Last week in Generative Image & Video
Motif-Video 2B hits 83.76% on VBench, beating larger models with 7x fewer parameters.
The open-source generative AI landscape saw significant advances in video and 3D generation last week. The standout is Motif-Video 2B, a community-developed 2-billion parameter Diffusion Transformer (DiT) model. It generates 720p video at 121 frames from a single checkpoint capable of both text-to-video (T2V) and image-to-video (I2V) tasks. It scored 83.76% on the comprehensive VBench evaluation, the highest among open-source models, and notably outperforms the much larger Wan2.1-14B model despite using 7x fewer parameters. However, Wan2.1-14B retains an edge in temporal stability and fine human anatomy details in blind evaluations.

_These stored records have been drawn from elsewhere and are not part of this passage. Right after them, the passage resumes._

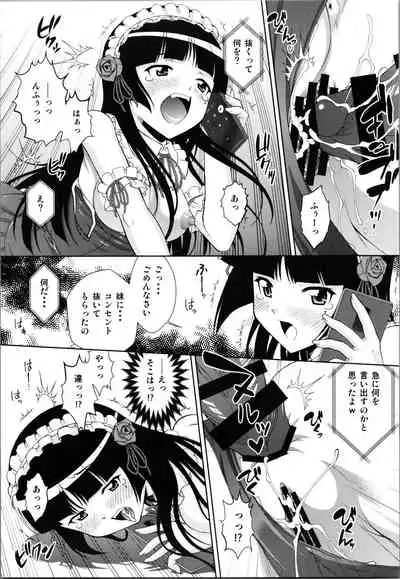 Kuronekokan if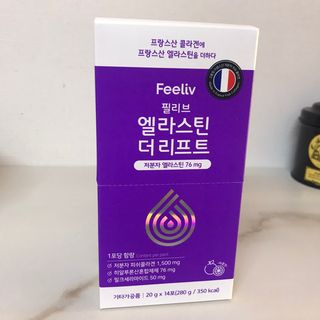 필리브 엘라스틴 더 리프트 — 5점을 준 리뷰어가 2021년 9월 올린 사용 사진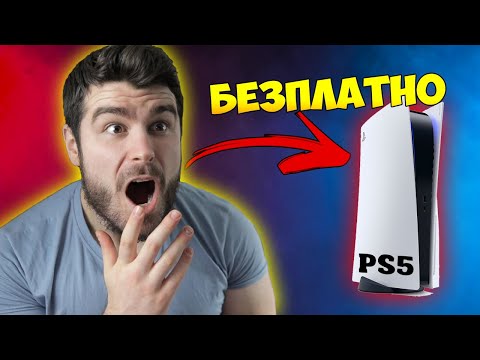 Видео: Ето как си взех PS5 за 0лв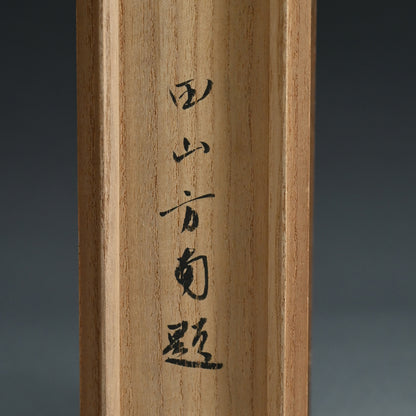 Hakuzosu Fox in Priest Robes ー大田垣 蓮月 "白蔵主"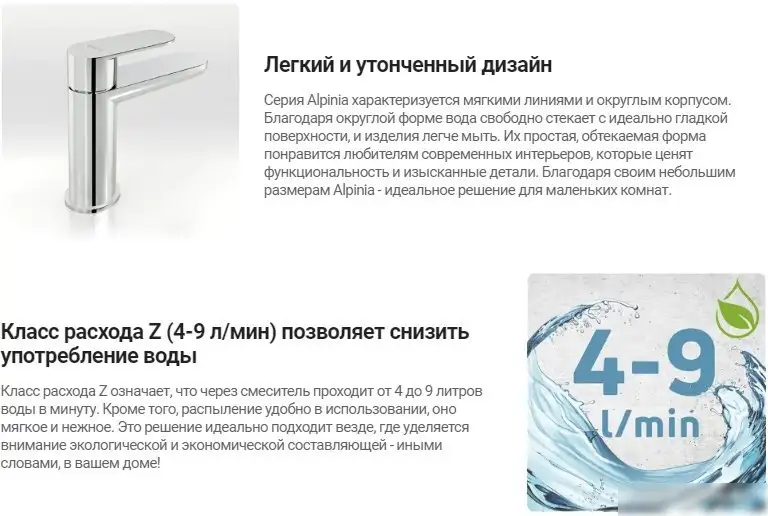 Смеситель Deante Alpinia BGA 055L - фото товара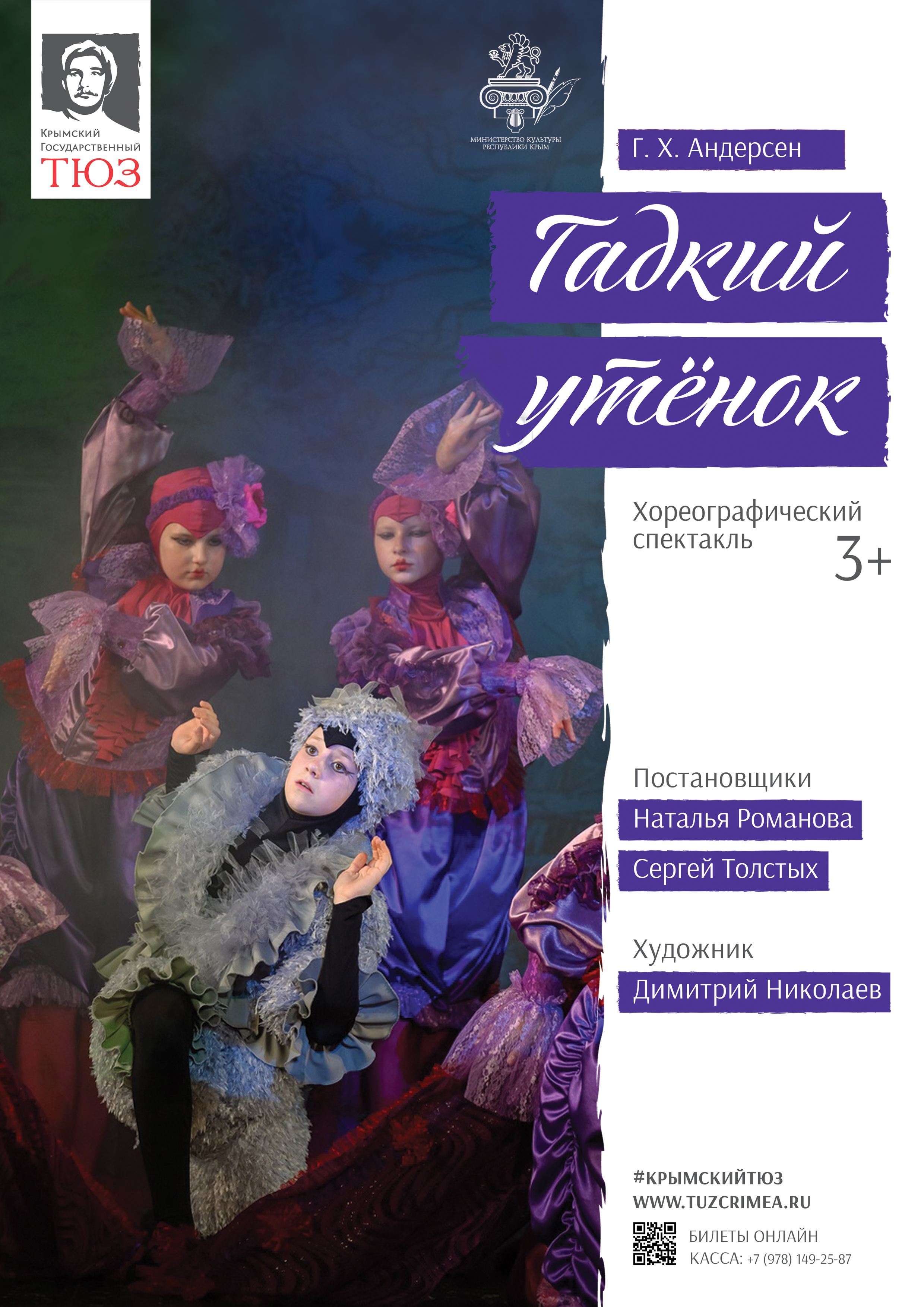 Гадкий утенок
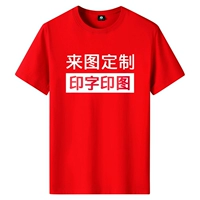 Красный пользовательский контакт с обслуживанием клиентов с 1 по 1 сервис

In 3D generation, Tencent's HY-World 2.0 emerged as the first open-source 3D world model that outputs production-ready, editable assets like meshes, 3D Gaussian Splatting (3DGS) representations, and point clouds. These assets can be imported directly into Unity, Unreal Engine, and Blender. Its WorldMirror 2.0 component requires 12-24 GB of VRAM and accepts diverse inputs including text, single images, multi-view images, or video. NVIDIA also released Lyra 2.0, which builds on Wan2.1-14B to create persistent, explorable 3D worlds from a single image, outputting both 3DGS and meshes. Meanwhile, ByteDance's OmniShow unified human-object interaction video generation across text, image, audio, and pose inputs, a capability known as the full RAP2V setting.
- Motif-Video 2B scores 83.76% on VBench, beating the 14B-parameter Wan2.1 model with 7x fewer parameters (2B vs 14B).
- Tencent's HY-World 2.0 is the first open-source model to output editable 3D meshes and assets directly usable in Unity, Unreal, and Blender.
- ByteDance's OmniShow is the only model handling the full 'RAP2V' setting for human-object interaction videos, syncing audio, pose, and reference images.
Why It Matters
These releases democratize high-quality video and 3D asset creation, lowering the barrier for developers and creators with efficient, open-source models.